More often than not, I speak this language where the word “neighbor” gets replaced by “the person that lives in my building” or “the person that lives next door.” If he’s not my “neighbor”, he’s my nothing. The better languages are the languages of apathy, of detachment, and I’m learning them so I could make the world hear me, because how else will anyone stop and look and realize what they’re doing to us, the speakers of displeasing languages? How will anyone hear the w-r-i-d-i-n-gg in my w-r-i-t-i-n-g, and a possibility of “owws” in my “ohs.” My friend here tells me I should see a therapist. I tell him therapy does not exist in my vocabulary. Post Traumatic Stress Disorder (PTSD) does not live in my hometown, because as the psychologists say, there’s no “post” there, the “trauma” is ongoing. I gaslight myself into thinking I’m fine, and when I do that, I make sure to speak Kashmiri; we do not have a word for gaslighting, only gas lighting; we do that quite a lot.
We do, however, have a word that means deception, implying it comes from a place where trust was placed first. We do not have a word for exploitation, anything wrong that happens to us is just “tragedy.” We do not have a word for child labor, it’s just “work,” we have no word for psychological abuse, or raids, or enforced disappearances, or selective outrage, selective solidarity, or even colonialism. The closest word to it means control, or charge, which implies a lack of permanence. The makers of our languages really thought control was temporary. Such a delusional and hopeful lot. The word most used by our parents is “Sabr.” “Sabr” is difficult to translate but if I have to, it loosely means “to maintain your dignity while being patient, and trusting, and looking at the light and having it in you to always look for the light”. Quite old fashioned, one would think. I would take the liberty here to remind that light is pretty old fashioned too, so is writing, and speaking, and thinking.
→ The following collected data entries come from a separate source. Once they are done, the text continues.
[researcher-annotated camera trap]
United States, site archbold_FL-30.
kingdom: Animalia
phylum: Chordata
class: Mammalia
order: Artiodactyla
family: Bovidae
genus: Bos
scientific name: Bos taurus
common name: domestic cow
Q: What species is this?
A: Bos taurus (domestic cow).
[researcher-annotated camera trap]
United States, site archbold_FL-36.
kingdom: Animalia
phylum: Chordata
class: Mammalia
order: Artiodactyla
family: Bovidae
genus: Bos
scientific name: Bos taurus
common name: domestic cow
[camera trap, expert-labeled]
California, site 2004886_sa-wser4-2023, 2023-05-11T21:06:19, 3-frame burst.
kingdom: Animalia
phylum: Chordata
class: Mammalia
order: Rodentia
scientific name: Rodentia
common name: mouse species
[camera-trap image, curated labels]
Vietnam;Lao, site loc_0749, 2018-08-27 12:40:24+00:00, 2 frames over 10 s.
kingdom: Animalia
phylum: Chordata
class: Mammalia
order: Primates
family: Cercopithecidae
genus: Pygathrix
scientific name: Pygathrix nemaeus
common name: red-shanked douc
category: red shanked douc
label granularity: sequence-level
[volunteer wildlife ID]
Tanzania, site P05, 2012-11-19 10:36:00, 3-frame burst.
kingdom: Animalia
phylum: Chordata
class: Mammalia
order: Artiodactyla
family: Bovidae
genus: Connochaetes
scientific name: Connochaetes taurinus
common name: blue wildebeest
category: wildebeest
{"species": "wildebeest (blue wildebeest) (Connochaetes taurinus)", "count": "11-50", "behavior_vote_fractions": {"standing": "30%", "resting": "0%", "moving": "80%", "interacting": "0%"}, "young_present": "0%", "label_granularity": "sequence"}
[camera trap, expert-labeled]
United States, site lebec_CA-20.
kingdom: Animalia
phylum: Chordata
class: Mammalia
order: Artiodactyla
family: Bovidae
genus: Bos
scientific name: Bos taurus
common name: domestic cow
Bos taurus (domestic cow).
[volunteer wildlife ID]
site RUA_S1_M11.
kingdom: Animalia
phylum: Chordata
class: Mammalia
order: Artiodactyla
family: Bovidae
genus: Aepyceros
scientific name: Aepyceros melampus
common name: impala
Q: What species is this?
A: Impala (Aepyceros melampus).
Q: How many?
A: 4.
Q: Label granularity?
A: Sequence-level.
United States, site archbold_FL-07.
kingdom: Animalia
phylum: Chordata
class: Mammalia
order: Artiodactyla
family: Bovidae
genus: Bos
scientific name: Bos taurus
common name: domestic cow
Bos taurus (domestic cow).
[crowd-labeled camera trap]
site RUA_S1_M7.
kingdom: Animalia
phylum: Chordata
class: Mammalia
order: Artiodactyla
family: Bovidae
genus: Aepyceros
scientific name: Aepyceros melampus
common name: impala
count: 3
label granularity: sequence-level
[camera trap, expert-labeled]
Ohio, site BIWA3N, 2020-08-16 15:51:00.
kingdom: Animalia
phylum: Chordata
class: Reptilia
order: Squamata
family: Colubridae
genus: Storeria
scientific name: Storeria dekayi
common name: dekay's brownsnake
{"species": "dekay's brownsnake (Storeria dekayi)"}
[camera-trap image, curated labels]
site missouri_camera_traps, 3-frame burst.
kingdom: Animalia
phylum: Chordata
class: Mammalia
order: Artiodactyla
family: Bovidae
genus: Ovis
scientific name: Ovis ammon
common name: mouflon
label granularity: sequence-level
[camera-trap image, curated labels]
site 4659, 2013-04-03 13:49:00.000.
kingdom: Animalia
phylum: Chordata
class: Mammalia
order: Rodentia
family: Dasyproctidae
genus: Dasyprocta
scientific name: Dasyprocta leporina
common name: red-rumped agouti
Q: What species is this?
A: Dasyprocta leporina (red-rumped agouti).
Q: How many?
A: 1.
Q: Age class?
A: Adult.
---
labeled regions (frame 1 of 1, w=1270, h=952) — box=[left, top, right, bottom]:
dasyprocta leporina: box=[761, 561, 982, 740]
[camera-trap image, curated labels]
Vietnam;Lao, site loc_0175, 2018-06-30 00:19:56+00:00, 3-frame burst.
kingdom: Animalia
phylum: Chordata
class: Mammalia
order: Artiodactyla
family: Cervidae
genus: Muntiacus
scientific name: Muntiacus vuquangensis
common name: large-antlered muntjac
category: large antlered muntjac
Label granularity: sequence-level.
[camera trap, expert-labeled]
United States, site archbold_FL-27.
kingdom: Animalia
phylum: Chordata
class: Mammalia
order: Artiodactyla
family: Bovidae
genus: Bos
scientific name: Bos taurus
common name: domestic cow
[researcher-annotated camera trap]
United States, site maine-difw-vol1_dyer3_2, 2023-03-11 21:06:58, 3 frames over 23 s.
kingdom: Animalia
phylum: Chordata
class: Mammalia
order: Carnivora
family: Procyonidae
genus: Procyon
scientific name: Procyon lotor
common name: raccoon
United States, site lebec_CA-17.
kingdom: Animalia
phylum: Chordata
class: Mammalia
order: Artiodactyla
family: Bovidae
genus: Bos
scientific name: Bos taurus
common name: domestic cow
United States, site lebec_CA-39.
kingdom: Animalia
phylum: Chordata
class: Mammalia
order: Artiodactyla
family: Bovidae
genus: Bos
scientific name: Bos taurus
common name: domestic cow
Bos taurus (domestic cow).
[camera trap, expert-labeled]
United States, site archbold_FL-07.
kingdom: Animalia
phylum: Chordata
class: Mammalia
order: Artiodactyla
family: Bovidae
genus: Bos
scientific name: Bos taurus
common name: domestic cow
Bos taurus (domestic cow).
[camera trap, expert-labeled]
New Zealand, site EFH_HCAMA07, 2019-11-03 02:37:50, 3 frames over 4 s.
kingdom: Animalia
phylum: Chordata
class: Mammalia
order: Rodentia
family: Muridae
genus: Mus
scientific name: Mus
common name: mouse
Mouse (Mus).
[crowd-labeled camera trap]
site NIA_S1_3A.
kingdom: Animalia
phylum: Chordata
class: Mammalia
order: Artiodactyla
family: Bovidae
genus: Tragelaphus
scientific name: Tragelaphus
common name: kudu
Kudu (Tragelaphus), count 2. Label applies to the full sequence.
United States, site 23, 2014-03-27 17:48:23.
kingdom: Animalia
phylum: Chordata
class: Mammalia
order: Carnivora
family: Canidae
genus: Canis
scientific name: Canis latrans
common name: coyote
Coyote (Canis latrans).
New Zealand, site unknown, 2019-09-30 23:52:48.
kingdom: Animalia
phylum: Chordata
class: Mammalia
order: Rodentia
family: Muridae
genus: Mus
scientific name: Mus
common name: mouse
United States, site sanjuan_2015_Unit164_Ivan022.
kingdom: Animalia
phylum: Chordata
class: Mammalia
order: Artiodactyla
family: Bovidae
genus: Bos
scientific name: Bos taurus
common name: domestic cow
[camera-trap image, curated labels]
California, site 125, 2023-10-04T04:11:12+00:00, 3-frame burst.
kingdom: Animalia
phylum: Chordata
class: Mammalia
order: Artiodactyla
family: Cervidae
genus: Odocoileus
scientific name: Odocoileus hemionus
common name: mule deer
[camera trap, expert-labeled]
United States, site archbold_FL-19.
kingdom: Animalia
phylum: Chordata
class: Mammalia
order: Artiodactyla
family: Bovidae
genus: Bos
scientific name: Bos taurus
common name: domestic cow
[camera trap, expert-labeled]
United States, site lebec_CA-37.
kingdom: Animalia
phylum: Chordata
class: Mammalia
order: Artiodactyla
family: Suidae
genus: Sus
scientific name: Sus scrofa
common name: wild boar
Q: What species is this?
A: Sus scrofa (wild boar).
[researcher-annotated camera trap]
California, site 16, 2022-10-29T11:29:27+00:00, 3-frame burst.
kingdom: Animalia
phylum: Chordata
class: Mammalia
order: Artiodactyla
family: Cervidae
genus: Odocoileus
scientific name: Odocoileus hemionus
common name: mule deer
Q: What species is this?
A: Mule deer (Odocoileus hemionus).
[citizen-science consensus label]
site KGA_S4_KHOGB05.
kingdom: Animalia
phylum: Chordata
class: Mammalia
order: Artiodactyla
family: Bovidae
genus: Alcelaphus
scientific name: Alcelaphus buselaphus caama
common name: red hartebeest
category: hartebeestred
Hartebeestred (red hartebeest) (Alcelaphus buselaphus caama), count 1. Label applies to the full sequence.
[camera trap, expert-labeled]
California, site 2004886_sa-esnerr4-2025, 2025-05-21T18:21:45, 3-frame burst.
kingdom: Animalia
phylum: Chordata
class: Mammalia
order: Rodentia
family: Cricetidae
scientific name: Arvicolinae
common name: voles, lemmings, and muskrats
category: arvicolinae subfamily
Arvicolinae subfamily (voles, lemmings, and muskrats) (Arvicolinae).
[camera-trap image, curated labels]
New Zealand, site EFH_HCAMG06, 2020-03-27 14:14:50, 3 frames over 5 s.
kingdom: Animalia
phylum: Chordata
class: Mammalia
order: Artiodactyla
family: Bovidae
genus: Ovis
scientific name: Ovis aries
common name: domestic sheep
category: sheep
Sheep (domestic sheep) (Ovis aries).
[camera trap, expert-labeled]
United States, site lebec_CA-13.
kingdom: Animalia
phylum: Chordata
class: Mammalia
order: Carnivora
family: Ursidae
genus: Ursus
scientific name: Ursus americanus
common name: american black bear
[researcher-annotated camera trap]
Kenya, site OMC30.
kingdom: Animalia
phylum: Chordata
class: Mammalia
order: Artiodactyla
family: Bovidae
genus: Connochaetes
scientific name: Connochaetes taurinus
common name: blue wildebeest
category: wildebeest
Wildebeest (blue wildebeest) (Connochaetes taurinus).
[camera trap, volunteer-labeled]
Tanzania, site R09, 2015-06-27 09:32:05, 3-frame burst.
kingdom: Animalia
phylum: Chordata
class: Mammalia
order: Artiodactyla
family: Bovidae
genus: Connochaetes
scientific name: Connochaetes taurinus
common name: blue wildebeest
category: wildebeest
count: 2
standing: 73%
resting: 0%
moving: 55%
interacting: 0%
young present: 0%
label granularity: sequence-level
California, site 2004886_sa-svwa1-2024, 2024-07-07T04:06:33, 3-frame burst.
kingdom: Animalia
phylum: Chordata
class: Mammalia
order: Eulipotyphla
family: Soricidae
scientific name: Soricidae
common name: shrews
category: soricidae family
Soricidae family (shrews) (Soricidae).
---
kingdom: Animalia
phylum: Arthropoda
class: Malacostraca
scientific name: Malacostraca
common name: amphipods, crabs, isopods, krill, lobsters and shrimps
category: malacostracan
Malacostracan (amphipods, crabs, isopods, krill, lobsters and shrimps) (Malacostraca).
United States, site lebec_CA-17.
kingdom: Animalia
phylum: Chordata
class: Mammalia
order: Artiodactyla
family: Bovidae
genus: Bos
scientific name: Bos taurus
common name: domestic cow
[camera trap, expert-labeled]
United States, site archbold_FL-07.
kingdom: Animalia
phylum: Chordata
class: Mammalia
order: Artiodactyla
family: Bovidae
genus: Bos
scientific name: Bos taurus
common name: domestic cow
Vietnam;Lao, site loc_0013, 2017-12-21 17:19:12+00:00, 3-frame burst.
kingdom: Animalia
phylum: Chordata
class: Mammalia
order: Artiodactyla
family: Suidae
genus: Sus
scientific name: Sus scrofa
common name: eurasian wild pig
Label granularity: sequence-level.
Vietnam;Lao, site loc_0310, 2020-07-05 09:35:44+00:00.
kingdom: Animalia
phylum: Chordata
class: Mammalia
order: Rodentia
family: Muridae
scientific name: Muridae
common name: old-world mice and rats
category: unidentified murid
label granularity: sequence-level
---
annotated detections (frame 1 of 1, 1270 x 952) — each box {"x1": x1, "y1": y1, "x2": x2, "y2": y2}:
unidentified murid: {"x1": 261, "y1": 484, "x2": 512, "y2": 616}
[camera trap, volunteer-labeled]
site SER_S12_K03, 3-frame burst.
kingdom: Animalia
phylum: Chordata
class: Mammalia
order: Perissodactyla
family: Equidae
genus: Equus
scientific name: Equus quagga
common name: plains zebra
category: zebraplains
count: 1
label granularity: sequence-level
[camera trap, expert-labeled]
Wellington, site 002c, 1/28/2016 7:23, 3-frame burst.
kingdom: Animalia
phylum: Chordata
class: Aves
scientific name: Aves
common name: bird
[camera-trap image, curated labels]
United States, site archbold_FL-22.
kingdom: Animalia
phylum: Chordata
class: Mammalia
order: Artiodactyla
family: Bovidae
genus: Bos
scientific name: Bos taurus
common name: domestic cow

I say all this, I sit and speak all day and yet here I am, a sorry state, because being conscious made no one better ever, and often it only made them worse. In the best years of my life, while interacting with my best self, I ask myself to speak about my art in my mother tongue for a solid minute, and I stammer. I do not know whom I have failed. Nor who has failed me.
Khytul Abyad (MFAW 2024) is a visual artist who draws and writes about the toll of conflict on human life in Kashmir.